POPPY Growers Tasmania will carry out an educational social media campaign targeting the state's youth to demonstrate the deadly consequences of opium.
The campaign will begin in December and comes after coroner Chris Webster released findings into the death of a 17-year-old Dodges Ferry youth in November last year.
He found that the teenager died from an overdose of poppy extracts.
The teenager researched how to extract morphine from poppy heads on the internet before he and a friend stole five kilograms of poppy heads from a Lewisham farm.
The teenager died from drinking a fatal brew of poppy tea.
Mr Webster made no recommendations and said that a lack of signage did not contribute to the teenager's death.
About 30,000 hectares of poppies are grown in Tasmania, and Poppy Growers Tasmania chief executive Keith Rice said the industry had been planning an awareness campaign for some time.
Mr Rice said information on how to manufacture substances such as heroin from poppy heads was readily available on the internet, and educating vulnerable youth was required.

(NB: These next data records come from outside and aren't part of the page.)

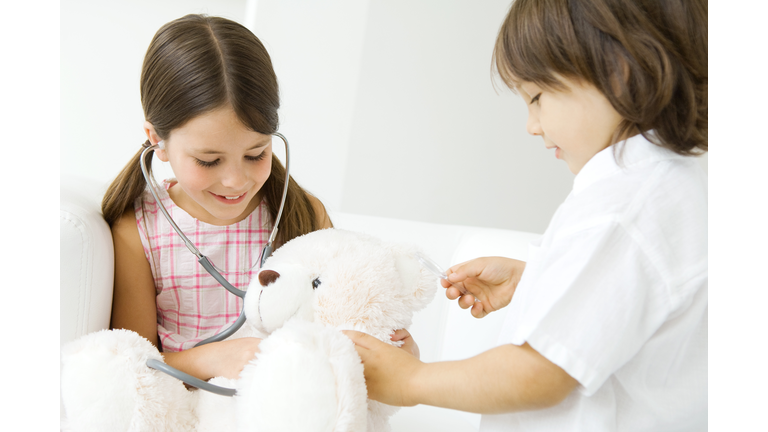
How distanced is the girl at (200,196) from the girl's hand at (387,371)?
0.58 ft

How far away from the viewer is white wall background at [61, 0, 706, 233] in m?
1.72

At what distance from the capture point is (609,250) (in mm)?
521

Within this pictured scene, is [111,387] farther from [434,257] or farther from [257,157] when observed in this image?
[434,257]

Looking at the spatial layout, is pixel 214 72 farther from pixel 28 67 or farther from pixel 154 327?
pixel 154 327

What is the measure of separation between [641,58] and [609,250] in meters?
0.21

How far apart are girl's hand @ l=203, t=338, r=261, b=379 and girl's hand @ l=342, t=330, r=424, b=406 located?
17 cm

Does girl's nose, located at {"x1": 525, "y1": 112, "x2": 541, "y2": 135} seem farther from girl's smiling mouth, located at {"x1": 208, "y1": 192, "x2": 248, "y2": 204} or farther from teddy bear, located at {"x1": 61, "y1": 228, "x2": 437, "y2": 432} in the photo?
girl's smiling mouth, located at {"x1": 208, "y1": 192, "x2": 248, "y2": 204}

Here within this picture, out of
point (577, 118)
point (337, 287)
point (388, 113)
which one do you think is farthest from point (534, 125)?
point (388, 113)

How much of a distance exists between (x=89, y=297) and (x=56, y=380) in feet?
0.69

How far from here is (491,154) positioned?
2201 millimetres

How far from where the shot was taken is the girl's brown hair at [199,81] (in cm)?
84

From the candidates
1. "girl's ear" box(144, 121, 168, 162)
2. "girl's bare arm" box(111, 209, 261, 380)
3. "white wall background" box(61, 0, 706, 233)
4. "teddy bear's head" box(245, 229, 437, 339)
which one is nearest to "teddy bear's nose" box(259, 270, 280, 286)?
"teddy bear's head" box(245, 229, 437, 339)

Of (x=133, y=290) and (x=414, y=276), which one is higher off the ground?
(x=414, y=276)
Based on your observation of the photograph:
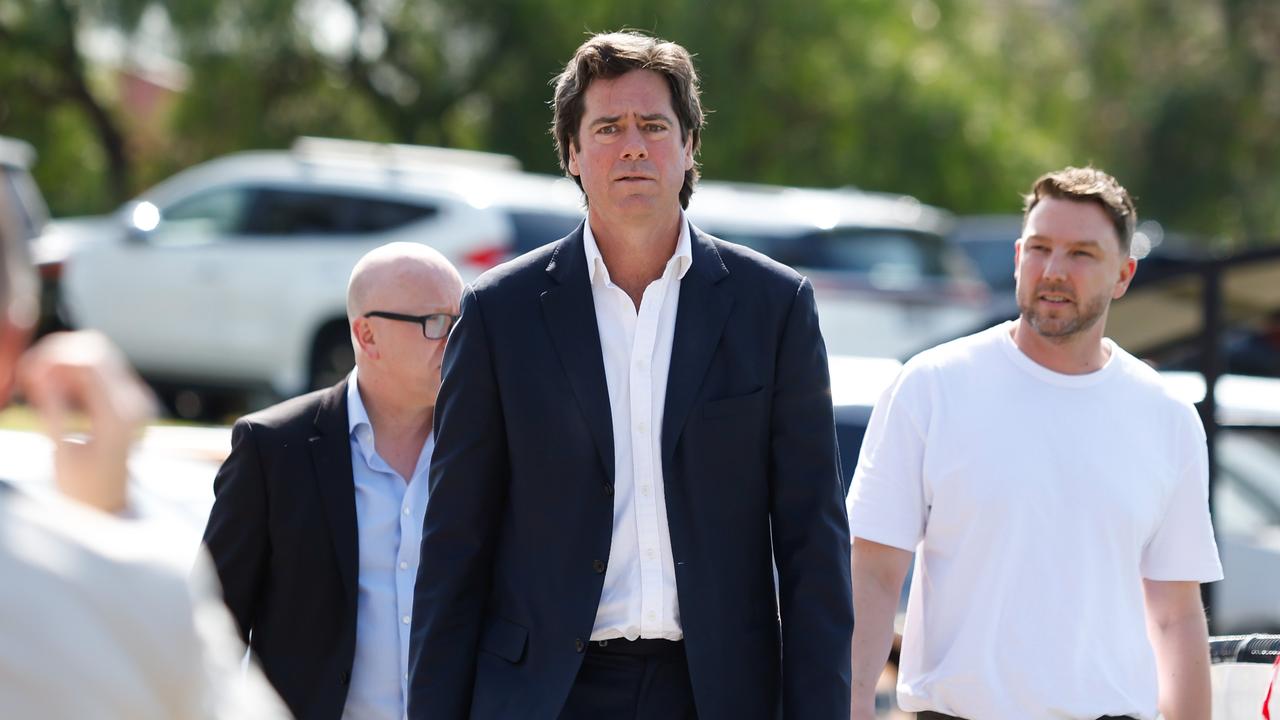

``It is a very dangerous crop and the big thing is not its narcotic content - it is highly toxic,'' Mr Rice said.
``People believe they are going to get a high out of it. They won't. You have got to go through some very refined processes in only parts of the crop.
``The morphine content of the crop has a narcotic in it but the vast majority of the crop doesn't have a narcotic content and is highly toxic.
``People just don't know what they are getting themselves into.''
Mr Rice said Tasmanian crops had the lowest rates of interference in the world and farmers had to adhere to arguably the most stringent regulations.